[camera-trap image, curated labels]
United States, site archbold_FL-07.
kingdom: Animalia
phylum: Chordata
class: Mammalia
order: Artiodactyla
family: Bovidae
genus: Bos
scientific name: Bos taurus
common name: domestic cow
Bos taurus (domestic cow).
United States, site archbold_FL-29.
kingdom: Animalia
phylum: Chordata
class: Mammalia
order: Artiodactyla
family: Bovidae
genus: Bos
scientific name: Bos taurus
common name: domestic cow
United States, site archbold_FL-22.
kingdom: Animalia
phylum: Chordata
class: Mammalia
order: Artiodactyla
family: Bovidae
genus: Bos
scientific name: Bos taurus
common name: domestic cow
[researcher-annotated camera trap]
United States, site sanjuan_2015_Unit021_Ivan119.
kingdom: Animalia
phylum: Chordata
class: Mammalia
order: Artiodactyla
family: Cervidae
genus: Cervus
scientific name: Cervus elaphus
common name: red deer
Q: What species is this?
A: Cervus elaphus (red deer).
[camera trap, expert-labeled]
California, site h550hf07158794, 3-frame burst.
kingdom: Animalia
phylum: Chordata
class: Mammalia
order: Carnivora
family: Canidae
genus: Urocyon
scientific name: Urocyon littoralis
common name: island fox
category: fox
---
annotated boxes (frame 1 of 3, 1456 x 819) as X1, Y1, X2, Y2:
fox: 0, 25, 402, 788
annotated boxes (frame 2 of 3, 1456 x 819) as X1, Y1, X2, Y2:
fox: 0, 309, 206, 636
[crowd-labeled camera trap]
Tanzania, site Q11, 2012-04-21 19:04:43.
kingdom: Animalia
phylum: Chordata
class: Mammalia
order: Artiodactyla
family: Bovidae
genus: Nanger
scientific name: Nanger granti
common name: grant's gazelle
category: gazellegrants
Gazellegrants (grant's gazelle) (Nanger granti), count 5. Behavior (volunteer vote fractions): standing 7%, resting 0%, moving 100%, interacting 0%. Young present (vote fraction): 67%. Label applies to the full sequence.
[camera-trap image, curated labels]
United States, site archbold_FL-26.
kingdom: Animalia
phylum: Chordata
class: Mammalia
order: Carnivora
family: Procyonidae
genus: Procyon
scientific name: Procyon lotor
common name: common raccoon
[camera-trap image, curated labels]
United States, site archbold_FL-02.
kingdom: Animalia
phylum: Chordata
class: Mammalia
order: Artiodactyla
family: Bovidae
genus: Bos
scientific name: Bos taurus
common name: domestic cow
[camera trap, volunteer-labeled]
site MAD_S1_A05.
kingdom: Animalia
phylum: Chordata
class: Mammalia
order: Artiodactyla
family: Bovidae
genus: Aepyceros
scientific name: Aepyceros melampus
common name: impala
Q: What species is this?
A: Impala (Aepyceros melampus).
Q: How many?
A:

------------------------------

== GOAL OF THE EXERCISE ==
Count the lines in the listing where the string "camera" appears, and give only the count.

== ANSWER TO THIS EXERCISE ==
7